Extracted text -
::::::::::

Consider the recursive relation $a_{n+1}:=a_n+\cfrac{a_n^2}{n^2}$. The existence of $\lim_n a_n$ depends on the initial value $a_1$. For instance:

If $a_1=1$, then $a_n=n$ and the sequence is divergent.

If $a_1=0$, then $a_n=0$ and the sequence is convergent.


  • Numerical calculation shows that if $a_1\in(-2,1)$, then it is convergent. Is that right? How to prove that, and can we find the limit?
  • How about $a_1\in \mathbb{C}$ ?

P.S: I found this related to Göbel's Sequence.

  • $\begingroup$ it should converge at least for every $z \in \Bbb C$ with $|z|<1$ $\endgroup$ – mercio Oct 14 '17 at 7:30
  • $\begingroup$ numerically it also seems to converge when $z=i$. $\endgroup$ – Ewan Delanoy Oct 14 '17 at 7:43
  • $\begingroup$ also if $a_1 = -1-x$ or $a_1=x$ then $a_2 = x+x^2$ in both cases so there is a huge symmetry. $\endgroup$ – mercio Oct 14 '17 at 7:56
  • $\begingroup$ also it looks like any $z$ with $|z| \ge 4$ would give a sequence that goes to infinity. $\endgroup$ – mercio Oct 14 '17 at 8:24
  • $\begingroup$ @mercio I found it looks the same as Julia set $Re=0.25,Im=0$. $\endgroup$ – GalAster Oct 14 '17 at 8:27

For $-1<a_1<0$ we can see that $a_n<0$ and $a$ increases.

::::::::::

Task instructions -
[1] Write out the part of the thread about the recursive sequence starting at "Consider the recursive" and ending at "to Göbel's Sequence.".
[2] In the records, turn the lines starting at the line that contains "The photograph's dimensions" and ending at the line that contains "What amount of" into a numbered list, leaving out blank lines.
The thread above and the records after it come from separate, unrelated sources.

Dataset content -
::::::::::

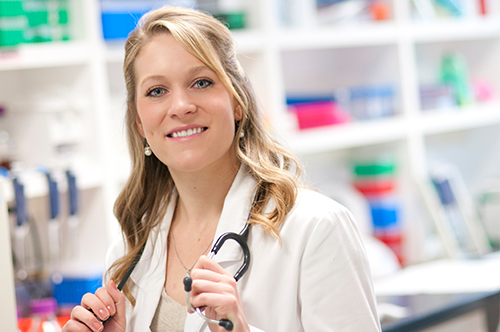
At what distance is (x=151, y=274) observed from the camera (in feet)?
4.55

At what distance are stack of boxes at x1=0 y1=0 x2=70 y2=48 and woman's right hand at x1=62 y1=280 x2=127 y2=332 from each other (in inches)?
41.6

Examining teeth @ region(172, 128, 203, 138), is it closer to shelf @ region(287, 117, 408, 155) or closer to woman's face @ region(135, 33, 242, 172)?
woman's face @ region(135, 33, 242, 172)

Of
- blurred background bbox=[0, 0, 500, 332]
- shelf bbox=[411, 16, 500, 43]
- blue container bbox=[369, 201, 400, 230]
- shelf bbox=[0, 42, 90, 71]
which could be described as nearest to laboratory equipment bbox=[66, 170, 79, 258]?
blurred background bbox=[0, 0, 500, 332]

::::::::::

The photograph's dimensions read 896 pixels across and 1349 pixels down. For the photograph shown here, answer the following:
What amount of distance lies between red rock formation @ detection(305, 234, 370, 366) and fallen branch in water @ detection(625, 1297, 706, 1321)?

::::::::::

Answers below -
[1]
Consider the recursive relation $a_{n+1}:=a_n+\cfrac{a_n^2}{n^2}$. The existence of $\lim_n a_n$ depends on the initial value $a_1$. For instance:

If $a_1=1$, then $a_n=n$ and the sequence is divergent.

If $a_1=0$, then $a_n=0$ and the sequence is convergent.


  • Numerical calculation shows that if $a_1\in(-2,1)$, then it is convergent. Is that right? How to prove that, and can we find the limit?
  • How about $a_1\in \mathbb{C}$ ?

P.S: I found this related to Göbel's Sequence.

[2]
1. The photograph's dimensions read 896 pixels across and 1349 pixels down. For the photograph shown here, answer the following:
2. What amount of distance lies between red rock formation @ detection(305, 234, 370, 366) and fallen branch in water @ detection(625, 1297, 706, 1321)?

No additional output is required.